§ **Directions**
Pictures should be left out when the listing below is repeated word for word.

§ **Supplied information**
[Start of Attachment]

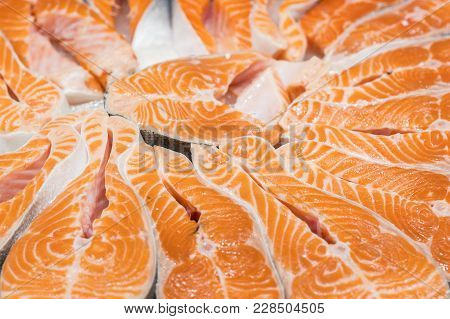 Salmon Red Fish Steak At The Fish Market. Raw Fresh Steaks Of Salmon Fish As Background. Large Pile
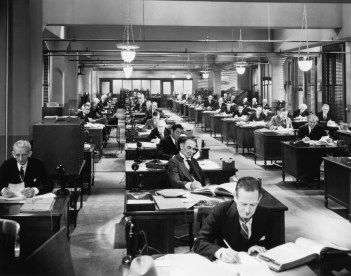 Black and white vintage photo of hundreds of actuaries and MBAs working at their desk building annuities.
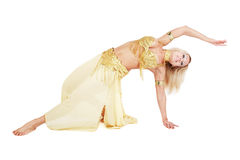 Bellydancer. Belly-dancer in golden costume making acrobatic element Royalty Free Stock Photos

[End of Attachment]

§ **Answer space**
 Salmon Red Fish Steak At The Fish Market. Raw Fresh Steaks Of Salmon Fish As Background. Large Pile
 Black and white vintage photo of hundreds of actuaries and MBAs working at their desk building annuities.
 Bellydancer. Belly-dancer in golden costume making acrobatic element Royalty Free Stock Photos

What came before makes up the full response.